DATA EXTRACTS below:

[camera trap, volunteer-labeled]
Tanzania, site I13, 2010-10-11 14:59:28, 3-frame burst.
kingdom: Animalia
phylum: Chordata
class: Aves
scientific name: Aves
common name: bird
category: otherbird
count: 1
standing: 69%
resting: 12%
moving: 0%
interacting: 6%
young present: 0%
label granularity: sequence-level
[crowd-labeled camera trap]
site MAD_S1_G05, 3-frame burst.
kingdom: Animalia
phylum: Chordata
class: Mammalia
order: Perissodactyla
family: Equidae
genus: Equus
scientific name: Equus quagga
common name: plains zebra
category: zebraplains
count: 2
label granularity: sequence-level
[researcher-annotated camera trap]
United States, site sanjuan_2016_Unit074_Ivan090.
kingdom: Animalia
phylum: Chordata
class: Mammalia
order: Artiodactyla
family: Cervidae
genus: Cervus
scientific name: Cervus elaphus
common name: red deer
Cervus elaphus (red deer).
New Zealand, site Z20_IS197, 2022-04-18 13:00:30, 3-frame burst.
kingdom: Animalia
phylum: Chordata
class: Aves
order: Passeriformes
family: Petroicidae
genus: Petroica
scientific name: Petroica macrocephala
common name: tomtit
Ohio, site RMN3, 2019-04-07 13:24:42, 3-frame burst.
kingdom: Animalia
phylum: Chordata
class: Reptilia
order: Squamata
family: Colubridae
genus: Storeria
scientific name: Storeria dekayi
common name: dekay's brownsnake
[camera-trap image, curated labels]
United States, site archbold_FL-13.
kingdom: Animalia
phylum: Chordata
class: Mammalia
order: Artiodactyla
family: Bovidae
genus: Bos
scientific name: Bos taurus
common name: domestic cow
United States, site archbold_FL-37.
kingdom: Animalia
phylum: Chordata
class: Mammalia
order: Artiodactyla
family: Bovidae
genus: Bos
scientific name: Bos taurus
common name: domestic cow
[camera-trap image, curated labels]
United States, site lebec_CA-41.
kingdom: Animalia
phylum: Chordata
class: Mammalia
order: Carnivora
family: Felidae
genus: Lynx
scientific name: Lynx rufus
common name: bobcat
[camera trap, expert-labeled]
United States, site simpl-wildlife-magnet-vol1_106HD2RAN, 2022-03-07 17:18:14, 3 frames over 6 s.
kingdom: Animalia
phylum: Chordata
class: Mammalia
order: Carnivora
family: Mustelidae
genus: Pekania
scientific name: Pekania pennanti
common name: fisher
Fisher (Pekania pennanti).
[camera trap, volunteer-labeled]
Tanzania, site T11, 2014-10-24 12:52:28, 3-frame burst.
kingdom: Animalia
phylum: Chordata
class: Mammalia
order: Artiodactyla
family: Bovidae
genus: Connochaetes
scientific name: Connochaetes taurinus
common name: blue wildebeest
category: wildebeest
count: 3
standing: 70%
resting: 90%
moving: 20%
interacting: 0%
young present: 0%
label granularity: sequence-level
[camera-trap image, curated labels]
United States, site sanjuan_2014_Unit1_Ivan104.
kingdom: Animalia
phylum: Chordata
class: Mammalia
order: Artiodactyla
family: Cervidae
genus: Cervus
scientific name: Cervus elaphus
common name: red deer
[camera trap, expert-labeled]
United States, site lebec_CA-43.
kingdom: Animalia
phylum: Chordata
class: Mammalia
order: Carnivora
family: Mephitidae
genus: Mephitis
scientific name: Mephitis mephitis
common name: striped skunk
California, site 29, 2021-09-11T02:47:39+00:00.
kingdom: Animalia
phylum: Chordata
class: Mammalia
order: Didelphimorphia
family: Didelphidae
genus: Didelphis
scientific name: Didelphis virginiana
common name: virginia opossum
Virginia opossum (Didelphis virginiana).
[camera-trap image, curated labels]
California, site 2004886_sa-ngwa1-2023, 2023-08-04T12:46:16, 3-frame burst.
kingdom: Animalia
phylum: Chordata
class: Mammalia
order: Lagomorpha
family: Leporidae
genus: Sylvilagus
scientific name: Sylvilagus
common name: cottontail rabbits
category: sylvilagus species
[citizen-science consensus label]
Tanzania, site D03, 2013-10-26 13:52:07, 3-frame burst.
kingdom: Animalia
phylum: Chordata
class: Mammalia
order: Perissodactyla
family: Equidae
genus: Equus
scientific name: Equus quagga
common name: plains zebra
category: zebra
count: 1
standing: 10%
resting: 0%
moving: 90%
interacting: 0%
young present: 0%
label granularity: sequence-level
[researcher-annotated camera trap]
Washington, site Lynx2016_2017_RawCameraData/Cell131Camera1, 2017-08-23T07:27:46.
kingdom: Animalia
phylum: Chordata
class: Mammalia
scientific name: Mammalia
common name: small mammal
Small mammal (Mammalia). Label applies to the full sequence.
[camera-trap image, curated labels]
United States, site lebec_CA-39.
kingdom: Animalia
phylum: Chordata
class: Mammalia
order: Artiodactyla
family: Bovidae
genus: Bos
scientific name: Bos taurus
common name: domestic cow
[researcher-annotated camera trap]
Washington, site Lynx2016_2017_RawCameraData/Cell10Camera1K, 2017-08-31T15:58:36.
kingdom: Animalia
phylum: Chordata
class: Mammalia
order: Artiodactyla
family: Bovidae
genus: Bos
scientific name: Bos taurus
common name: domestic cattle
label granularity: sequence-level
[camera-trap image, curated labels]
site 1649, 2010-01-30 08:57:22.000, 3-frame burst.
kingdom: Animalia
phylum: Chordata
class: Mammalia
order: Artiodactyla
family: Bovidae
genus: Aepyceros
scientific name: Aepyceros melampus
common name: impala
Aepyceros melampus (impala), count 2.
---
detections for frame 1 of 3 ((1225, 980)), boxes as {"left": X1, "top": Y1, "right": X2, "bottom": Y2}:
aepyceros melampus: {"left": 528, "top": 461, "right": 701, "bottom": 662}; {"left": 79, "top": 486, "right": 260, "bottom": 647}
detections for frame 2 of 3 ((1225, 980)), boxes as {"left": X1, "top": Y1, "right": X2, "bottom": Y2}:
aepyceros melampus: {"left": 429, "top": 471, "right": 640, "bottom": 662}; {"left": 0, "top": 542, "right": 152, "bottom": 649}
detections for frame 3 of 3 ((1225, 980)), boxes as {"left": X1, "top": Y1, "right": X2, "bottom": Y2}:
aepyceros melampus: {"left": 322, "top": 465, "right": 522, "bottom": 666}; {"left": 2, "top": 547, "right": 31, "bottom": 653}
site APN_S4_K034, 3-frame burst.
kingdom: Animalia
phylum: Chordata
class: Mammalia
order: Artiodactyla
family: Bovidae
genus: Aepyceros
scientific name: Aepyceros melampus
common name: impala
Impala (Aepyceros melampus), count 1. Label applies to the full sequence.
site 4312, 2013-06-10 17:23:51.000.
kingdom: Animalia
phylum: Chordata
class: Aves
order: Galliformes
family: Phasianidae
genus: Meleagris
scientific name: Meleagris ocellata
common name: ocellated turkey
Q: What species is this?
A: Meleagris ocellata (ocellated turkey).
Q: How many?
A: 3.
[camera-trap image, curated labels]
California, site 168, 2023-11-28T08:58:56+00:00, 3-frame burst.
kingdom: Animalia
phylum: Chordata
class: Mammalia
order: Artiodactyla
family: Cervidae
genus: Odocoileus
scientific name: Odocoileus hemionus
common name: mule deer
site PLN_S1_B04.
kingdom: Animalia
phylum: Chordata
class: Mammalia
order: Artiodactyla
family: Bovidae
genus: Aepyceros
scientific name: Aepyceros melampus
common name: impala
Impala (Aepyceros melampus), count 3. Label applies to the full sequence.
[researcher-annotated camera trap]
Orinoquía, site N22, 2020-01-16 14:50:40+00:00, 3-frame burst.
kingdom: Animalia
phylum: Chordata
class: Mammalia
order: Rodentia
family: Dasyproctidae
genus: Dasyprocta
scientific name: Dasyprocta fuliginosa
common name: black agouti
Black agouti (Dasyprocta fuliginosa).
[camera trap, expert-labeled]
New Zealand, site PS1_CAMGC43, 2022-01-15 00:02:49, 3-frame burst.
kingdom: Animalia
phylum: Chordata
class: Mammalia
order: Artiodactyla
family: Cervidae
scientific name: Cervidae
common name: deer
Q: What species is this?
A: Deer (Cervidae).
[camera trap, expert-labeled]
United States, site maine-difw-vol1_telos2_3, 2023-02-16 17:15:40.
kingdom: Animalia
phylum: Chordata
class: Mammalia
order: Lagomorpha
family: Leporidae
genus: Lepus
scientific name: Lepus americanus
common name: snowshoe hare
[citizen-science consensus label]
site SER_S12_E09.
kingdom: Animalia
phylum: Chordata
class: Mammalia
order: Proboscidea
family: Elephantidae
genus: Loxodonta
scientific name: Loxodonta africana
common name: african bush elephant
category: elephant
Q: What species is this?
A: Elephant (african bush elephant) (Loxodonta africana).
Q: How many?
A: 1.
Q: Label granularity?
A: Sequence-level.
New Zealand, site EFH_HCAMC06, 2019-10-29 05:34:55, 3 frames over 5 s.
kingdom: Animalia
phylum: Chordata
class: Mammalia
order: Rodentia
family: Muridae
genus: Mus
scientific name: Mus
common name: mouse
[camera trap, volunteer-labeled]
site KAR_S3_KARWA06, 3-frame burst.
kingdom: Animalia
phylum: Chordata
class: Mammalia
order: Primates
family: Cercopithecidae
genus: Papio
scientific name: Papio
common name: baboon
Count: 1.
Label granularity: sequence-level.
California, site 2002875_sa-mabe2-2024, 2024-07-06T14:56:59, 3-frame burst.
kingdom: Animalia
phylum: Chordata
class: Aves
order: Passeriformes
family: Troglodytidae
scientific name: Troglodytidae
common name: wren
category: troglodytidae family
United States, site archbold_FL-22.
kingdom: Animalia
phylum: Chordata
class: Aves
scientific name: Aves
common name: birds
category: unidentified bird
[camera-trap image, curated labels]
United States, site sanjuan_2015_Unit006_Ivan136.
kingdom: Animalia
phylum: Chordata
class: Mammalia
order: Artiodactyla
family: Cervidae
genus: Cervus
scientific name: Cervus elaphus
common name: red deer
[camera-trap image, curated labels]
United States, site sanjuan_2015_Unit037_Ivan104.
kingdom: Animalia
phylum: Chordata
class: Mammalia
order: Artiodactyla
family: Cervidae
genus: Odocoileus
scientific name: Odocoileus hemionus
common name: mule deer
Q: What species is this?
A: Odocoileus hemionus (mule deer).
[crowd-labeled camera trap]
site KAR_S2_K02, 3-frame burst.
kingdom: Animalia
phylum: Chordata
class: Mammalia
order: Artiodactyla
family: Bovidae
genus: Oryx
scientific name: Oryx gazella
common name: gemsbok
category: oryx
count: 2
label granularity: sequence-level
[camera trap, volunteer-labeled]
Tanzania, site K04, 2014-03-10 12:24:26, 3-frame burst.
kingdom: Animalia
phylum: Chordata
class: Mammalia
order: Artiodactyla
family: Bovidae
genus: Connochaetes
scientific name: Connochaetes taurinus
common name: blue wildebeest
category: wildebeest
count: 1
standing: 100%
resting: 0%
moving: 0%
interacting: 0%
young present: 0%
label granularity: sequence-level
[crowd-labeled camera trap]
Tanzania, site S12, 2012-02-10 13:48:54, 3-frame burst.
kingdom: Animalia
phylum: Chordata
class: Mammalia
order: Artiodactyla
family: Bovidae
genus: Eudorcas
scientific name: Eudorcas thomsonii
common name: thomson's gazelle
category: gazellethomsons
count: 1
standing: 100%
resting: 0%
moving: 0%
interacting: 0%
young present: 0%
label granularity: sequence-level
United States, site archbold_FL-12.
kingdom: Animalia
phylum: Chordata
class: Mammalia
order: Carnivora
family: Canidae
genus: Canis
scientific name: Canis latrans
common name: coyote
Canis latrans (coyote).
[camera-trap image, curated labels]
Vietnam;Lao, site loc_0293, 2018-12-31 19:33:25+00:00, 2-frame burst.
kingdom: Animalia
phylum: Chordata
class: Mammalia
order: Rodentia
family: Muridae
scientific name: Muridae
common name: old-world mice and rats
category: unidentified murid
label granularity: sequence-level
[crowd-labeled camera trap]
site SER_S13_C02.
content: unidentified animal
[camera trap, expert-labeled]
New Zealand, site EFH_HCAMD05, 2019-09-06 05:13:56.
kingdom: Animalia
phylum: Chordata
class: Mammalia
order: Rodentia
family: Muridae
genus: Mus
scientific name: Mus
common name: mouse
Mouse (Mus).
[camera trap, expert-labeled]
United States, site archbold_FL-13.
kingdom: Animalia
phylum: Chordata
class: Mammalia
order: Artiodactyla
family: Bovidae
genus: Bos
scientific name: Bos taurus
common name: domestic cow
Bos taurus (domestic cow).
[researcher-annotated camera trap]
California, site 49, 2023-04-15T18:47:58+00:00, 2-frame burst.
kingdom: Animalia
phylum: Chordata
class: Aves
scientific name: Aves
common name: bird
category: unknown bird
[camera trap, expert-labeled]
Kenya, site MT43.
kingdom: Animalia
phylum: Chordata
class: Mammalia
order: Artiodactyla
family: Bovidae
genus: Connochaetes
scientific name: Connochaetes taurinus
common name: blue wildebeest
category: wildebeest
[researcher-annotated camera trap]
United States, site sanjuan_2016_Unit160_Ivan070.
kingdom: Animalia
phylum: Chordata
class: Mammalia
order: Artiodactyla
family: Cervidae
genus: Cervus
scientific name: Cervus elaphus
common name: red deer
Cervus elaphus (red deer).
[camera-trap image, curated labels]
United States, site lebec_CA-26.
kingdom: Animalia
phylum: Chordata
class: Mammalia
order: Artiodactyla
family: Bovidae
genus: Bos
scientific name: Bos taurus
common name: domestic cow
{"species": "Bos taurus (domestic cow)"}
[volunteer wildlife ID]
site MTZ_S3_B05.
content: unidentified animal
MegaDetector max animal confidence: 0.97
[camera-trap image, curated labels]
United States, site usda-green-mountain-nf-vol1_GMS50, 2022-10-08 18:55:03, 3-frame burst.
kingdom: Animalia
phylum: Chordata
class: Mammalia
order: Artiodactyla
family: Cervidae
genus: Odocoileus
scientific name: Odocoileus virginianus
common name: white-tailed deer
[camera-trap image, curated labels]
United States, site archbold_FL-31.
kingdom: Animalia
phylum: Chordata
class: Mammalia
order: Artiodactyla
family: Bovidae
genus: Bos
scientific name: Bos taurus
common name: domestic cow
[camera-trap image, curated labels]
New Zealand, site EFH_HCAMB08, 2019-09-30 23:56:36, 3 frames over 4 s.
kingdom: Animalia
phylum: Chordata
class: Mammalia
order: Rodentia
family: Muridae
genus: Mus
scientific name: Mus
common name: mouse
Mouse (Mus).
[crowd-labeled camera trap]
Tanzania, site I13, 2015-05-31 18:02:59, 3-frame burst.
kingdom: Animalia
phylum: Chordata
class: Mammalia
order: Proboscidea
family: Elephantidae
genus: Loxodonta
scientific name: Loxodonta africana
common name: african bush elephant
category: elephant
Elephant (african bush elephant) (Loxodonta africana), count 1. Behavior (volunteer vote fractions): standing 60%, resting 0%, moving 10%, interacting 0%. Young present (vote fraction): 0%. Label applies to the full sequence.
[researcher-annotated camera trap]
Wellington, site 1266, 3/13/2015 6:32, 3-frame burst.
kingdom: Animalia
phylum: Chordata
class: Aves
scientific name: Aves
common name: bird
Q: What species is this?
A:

End of DATA EXTRACTS.

■ **EXERCISE**
Word for word, restate the lines running from the one containing "New Zealand, site EFH_HCAMB08, 2019-09-30" through the final line of the records above, and nothing besides.

■ **EXERCISE RESPONSE**
New Zealand, site EFH_HCAMB08, 2019-09-30 23:56:36, 3 frames over 4 s.
kingdom: Animalia
phylum: Chordata
class: Mammalia
order: Rodentia
family: Muridae
genus: Mus
scientific name: Mus
common name: mouse
Mouse (Mus).
[crowd-labeled camera trap]
Tanzania, site I13, 2015-05-31 18:02:59, 3-frame burst.
kingdom: Animalia
phylum: Chordata
class: Mammalia
order: Proboscidea
family: Elephantidae
genus: Loxodonta
scientific name: Loxodonta africana
common name: african bush elephant
category: elephant
Elephant (african bush elephant) (Loxodonta africana), count 1. Behavior (volunteer vote fractions): standing 60%, resting 0%, moving 10%, interacting 0%. Young present (vote fraction): 0%. Label applies to the full sequence.
[researcher-annotated camera trap]
Wellington, site 1266, 3/13/2015 6:32, 3-frame burst.
kingdom: Animalia
phylum: Chordata
class: Aves
scientific name: Aves
common name: bird
Q: What species is this?
A:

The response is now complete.